Она вышла из комнаты и прошла в кухню. За столом сидели Макаровна и баба Надя и молча пили чай, свербя друг друга злым взглядом.
— Что скажешь? — спросила баба Надя.
— В город ей надо, пусть последние дни с родными проведет, — сказала Люба.
— А я тебе говорила, а ты никого слушать не хочешь. Привыкла, что все делают по-твоему. Тоже мне большуха нашлась, — принялась тараторить Макаровна.

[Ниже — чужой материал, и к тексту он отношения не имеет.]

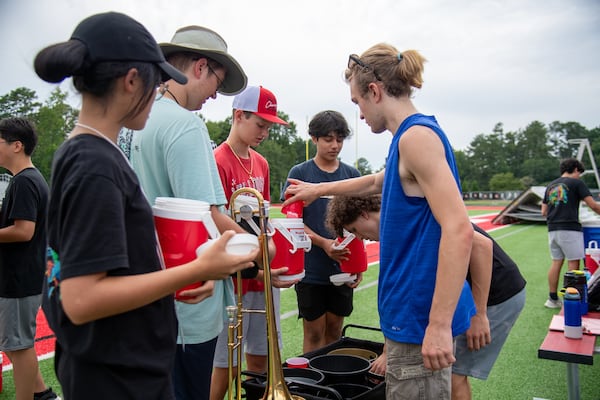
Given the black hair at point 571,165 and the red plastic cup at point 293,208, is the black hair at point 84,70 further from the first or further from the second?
the black hair at point 571,165

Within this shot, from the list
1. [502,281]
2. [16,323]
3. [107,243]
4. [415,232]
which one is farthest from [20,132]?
[502,281]

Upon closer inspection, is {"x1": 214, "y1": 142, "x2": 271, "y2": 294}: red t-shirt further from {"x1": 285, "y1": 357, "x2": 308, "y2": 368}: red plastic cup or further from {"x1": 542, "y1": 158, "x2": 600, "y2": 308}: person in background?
{"x1": 542, "y1": 158, "x2": 600, "y2": 308}: person in background

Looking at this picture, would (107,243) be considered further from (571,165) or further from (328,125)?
(571,165)

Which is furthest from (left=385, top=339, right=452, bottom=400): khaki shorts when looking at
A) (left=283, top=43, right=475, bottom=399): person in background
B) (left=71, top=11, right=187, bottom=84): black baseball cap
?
(left=71, top=11, right=187, bottom=84): black baseball cap

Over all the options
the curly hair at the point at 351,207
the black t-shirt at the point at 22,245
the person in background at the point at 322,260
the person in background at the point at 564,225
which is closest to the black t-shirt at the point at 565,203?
the person in background at the point at 564,225

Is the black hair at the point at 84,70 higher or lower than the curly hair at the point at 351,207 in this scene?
higher

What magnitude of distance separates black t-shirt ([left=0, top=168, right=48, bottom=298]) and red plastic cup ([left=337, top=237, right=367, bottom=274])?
7.99 feet

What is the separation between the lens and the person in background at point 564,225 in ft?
25.3

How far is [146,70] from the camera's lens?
1.40m

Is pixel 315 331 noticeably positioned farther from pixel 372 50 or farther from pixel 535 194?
pixel 535 194

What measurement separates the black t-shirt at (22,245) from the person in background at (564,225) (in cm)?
725

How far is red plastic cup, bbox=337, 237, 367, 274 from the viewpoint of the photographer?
157 inches

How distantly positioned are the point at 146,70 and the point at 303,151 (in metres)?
85.5

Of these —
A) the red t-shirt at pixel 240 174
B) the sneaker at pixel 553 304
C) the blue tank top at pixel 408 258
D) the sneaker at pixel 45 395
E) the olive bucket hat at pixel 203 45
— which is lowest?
the sneaker at pixel 553 304
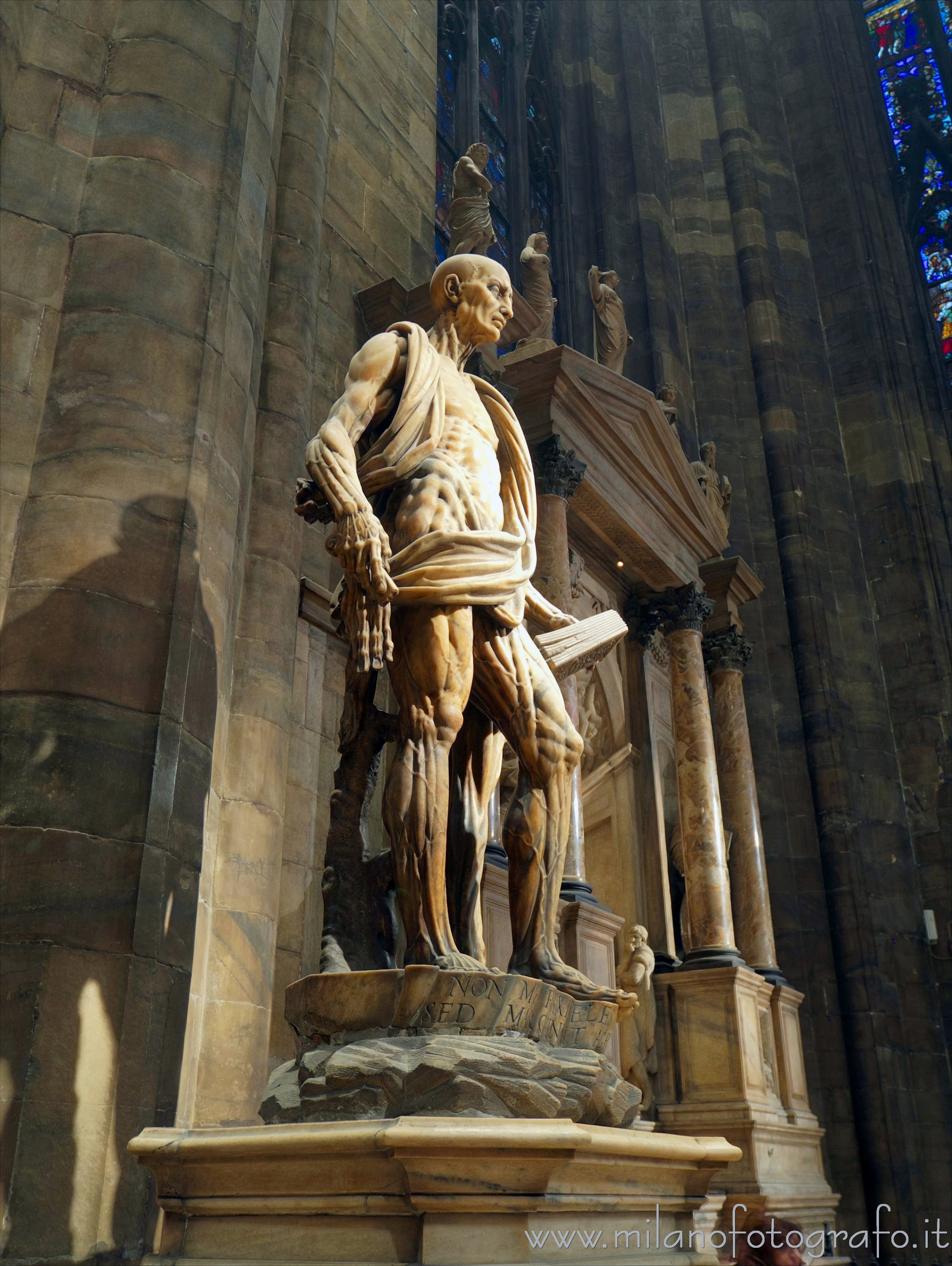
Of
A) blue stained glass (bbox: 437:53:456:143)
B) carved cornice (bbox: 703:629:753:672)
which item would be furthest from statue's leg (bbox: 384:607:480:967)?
blue stained glass (bbox: 437:53:456:143)

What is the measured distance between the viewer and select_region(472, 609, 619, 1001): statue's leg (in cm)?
325

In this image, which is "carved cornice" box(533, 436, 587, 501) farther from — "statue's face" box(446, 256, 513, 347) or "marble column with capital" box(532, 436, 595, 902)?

— Захлопни варежку, — прикрикнула на нее баба Надя. — Я большуха и есть. Пока жива, ей и останусь.
Она о чем-то задумалась.
— Ты ничего делать не будешь больше? — спросила она Любу.
— А чего там делать? Я не врач. Так посмотрела, бабушка чистенькая, пролежней нет, не голодает, давление нормальное, пульс тоже, болячек и отеков нет. Гимнастика и прочее физиолечение — это не ко мне, это к специалистам. Еще бы днем от солнца ее не прятать, да комнату периодически проветривать. А в остальном я мнение свое высказала.
— Тогда идем, — встала баба Надя. — А ты, — повернулась она к Макаровне, — не смей больше ничего такого читать, сама не знаешь, чего несешь, только хуже делаешь.
— Без тебя разберусь.
— Я тогда тебя побью, — пригрозила баба Надя.
Макаровна сердито посмотрела на огромную фигуру, которая над ней нависала.
— Нечего меня пугать, пуганые, — проворчала она.
Баба Надя сунула ей в нос кулак.
— Поняла?
— Угу, иди, иди уже, легкого тебе пути и спокойной дороги.
— При себе оставь свои пожелания.
Люба не стала слушать, как бранятся старушки, а направилась в коридор. Она натянула на себя пуховик, надела сапоги и шапку и вышла в сени, а затем во двор. Там она втянула в себя чистый морозный воздух. Следом за ней выскочила баба Надя.
— Ты видела эту самовольницу, нет, ты видела? — возмущалась она.
— Ну видела, и что? Читает она свои молитвы, ну и пусть читает. Что вы так на нее взъелись?
— Если бы ты присмотрелась, да прислушалась, то поняла бы, что не во благо все идет, а во вред. Что это совсем не то, о чем ты думаешь.
— Ненастоящие, что ли, молитвы?
— Ну, как тебе сказать, рабочие точно, но вот во вред они идут нашей Наташе.
— Макаровна чернокнижница?
— Что-то типа того, — кивнула баба Надя.
— А вы правда ее побьете, если она продолжит? - с удивлением спросила Люба.
— По настроению.
— Я вас боюсь.
— Не бойся, девка, тебе я вредить не стану. У тебя душа добрая и чуткая. Позвоню я сегодня Наташиной дочери, пусть ее забирает, — вздохнула баба Надя.
Они направились за Верочкой в дом мельника.